The ongoing economic downturn from the Covid pandemic amplifies the need for a value enhancement kicker. The Pandemic fosters a nurturing ecosystem for innovation in digital services. Profound changes are already visible in the delivery of health care and education services, the use of financial and payment systems and the emerging business architecture and systems. These new social norms and commercial practices will be “sticky” and outlast the pandemic, because they are cost-effective and convenient. 

Managing an economy in transition comes with significant risks and uncertainty. Templates like GII, measure performance globally and point to the necessary next steps for individual countries making complex decisions easier.   

The GII measures five essential inputs for good results – resilient government, regulatory and business institutions; comprehensive human capital development; robust digital and physical infrastructure; competitive markets and sophisticated business capacity. 

Providing these five inputs should result in enhancing the necessary outputs of knowledge, technology and creativity. Fifty measurable indicators gauge the performance of 192 countries annually. 
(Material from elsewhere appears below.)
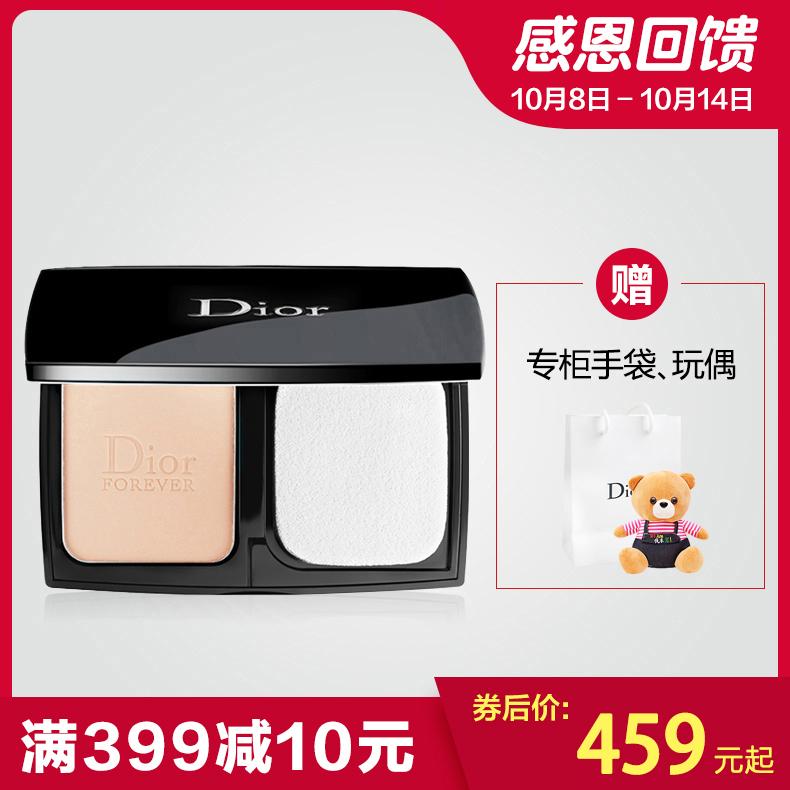 Dior-迪奥凝脂恒久粉饼9g SPF20 保湿遮瑕定妆细腻贴肤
Templates like the Doing Business Index or GII are not perfect. Every country has contextual opportunities and weaknesses, which escape templates. The GII does well to use a simplified analytical frame to avoid the controversies which emerge from complexity. 

India has moved up the ranks since 2016 but performance remains patchy

The analysis is in four segments. First, a global ranking of countries annually to establish how each country is doing versus the rest of the world. India, as in the Doing Business Index, has done better over the last few years. In 2019 it ranked 52 (versus 60 in 2017) and improved to 48 in 2020.

Top rank in the region

Second, ranking within a geographical region gets the competitive juices flowing. India remains the highest-ranked country in the South and Central Asian region.
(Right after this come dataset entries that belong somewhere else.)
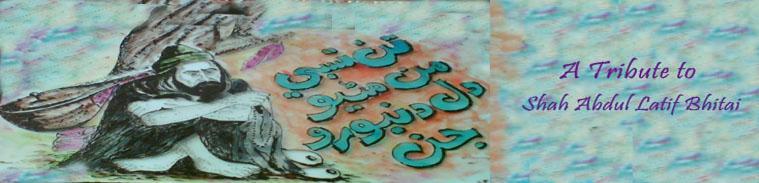 Shah Abdul laftif R.A english translated poetry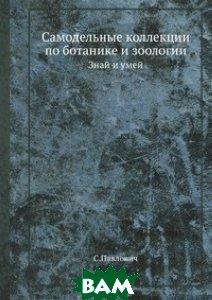 Купить Самодельные коллекции по ботанике и зоологии, ЁЁ Медиа, С. Павлович, 978-5-458-32272-0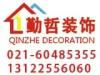 上海勤哲建筑装饰工程有限公司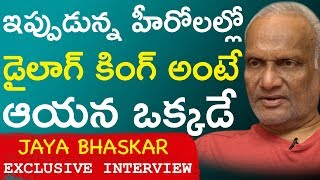 Dubbing Artist Jaya Bhaskar Exclusive Full Interview || Close Encounter With Anusha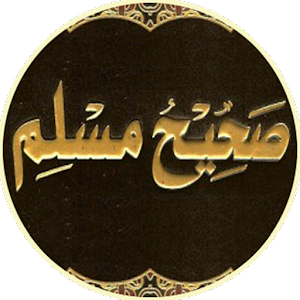 تحميل برنامج صحيح مسلم للاندرويد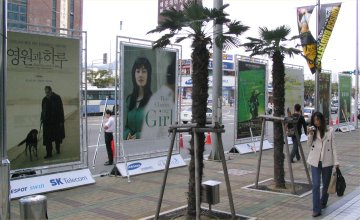 Posters at PIFF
Not the best in the lower middle income group

Third, ranking within an economic peer group using the World Bank income classification of high; upper or lower-middle and low-income economies. India is a lower-middle-income economy. It ranks third behind Vietnam and Ukraine in 2020. All three countries performed better than expectations, as suggested by their level of their development.  
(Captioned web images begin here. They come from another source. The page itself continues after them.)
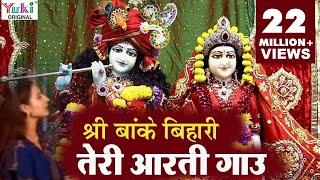 Krishna Aarti | श्री बाँके बिहारी तेरी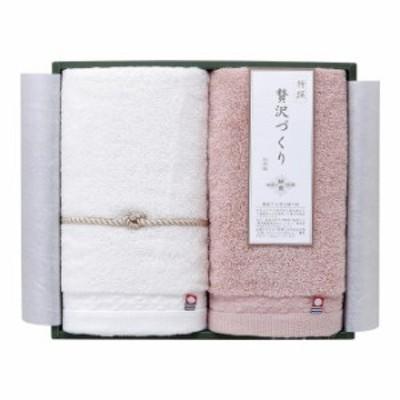 綿菱ギフト ピンク(A) (WB-5005P) 単品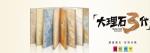欧神诺陶瓷(上海)有限公司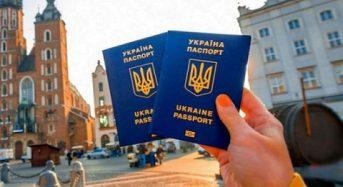 МЗС України підготувало відповіді на поширені питання про подорожі у 2021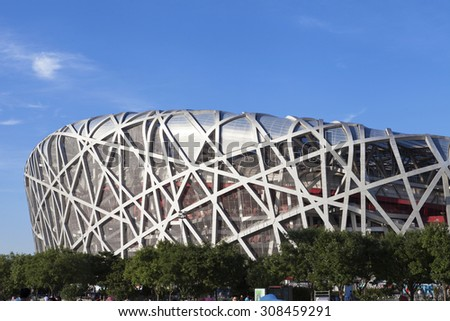 BEIJING-August 4. Bird's Nest on a summer day. The Bird's Nest is a stadium in Beijing, China, especially designed for use throughout the 2008 Summer Olympics and Paralympics. Beijing, August 4, 2015. - stock photo
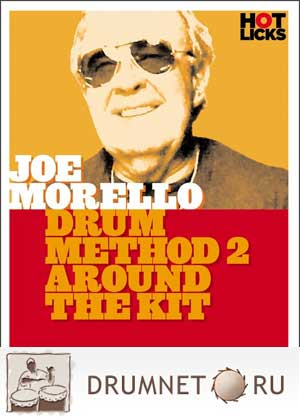 Joe Morello Drum Method 2 - Around the Kit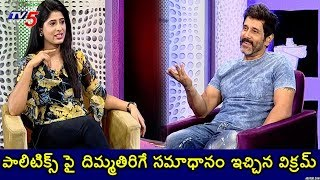 Hero Vikram Mind Blowing Answer On Political Parties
India uses scarce resources well but can learn from others who do better

Finally, a ranking of “effectiveness” of each countries innovation strategy using the proxy of input intensity of achieved outputs- much like the Incremental Capital Output Ratio used in economics for assessing the efficiency of capital use. On the global scale in 2019 India was ranked 61 rank (from 52 overall) in providing inputs. In its income category it ranked 2nd after Georgia. In its region, it retains rank 1. 

India showed its mojo in 2019 by “doing more with less” ranking 51 (versus 61 on inputs) on the global scale for outputs. But within its income class there are many others who know better how to maximize results. India ranks 6th after Ukraine, Vietnam, Philippines, Mongolia and Moldova all of whom rank lower than India in providing inputs. Within the region it slipped behind Iran to rank 2. Clearly, we can learn from all these countries how to do better on results.

Indian universities – institutionally abundant but lagging as pools of creativity

Encouragingly, in 2019 three Indian universities rank within the first ten universities in middle-income economies. The top three Chinese universities were ranked highest, followed by Malaysia, Russia, Mexico and Brazil with one university each. The Indian Institute of Science and IIT (D) come at the tail end. 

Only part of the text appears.